» **Passage shown**:
== == ==

Like many Americans, you’ve probably watched your car insurance premiums go up hundreds of dollars over the past two years.
Even as inflation has cooled, insurance prices have remained high due to more crashes, increased litigation and higher repair costs.
Nationwide, the average premium increase was more than 20% over the past year, according to the Federal Bureau of Labor Statistics. But people in some states have experienced even more pain, with rates up 88% in Florida and around 50% in Colorado, Nevada, and New York from 2018 to 2023, according to FINN, a car subscription service company that analyzes market data.
How can you lower your premiums? For starters, switch insurance companies. Consumers who took their business to another company not only saved money on car insurance but also reported higher satisfaction levels with their new insurer, according to CR’s 2022 national survey of 11,509 drivers. Even so, 55% of drivers stay with the same insurer for six years or longer, missing out on those advantages.
CR recommends shopping for better rates from competing insurers every year or so and, at the same time, reviewing your policy to see how changes in your life may affect your insurance needs. Those changes might include moving to a new town or state, getting a new job, or retiring.
“If you haven’t given your insurance a hard look in a while, you could be paying too much, not have enough coverage, or both,” says Chuck Bell, Consumer Reports’ programs director for advocacy.
We’ll tell you which life events might cause your insurance needs to change, as well as how you can get the lowest rates possible with the top insurers from CR’s 2022 member survey.

== == ==

(Items listed in a dataset)
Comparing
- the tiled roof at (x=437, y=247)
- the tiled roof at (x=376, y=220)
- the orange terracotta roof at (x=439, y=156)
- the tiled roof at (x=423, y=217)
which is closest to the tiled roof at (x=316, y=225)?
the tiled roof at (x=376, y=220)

== == ==

» **What you will do**: Rewrite the car insurance text from "How can you" to "job, or retiring.", substituting "motorists" for "drivers".

» **Answer**:
How can you lower your premiums? For starters, switch insurance companies. Consumers who took their business to another company not only saved money on car insurance but also reported higher satisfaction levels with their new insurer, according to CR’s 2022 national survey of 11,509 motorists. Even so, 55% of motorists stay with the same insurer for six years or longer, missing out on those advantages.
CR recommends shopping for better rates from competing insurers every year or so and, at the same time, reviewing your policy to see how changes in your life may affect your insurance needs. Those changes might include moving to a new town or state, getting a new job, or retiring.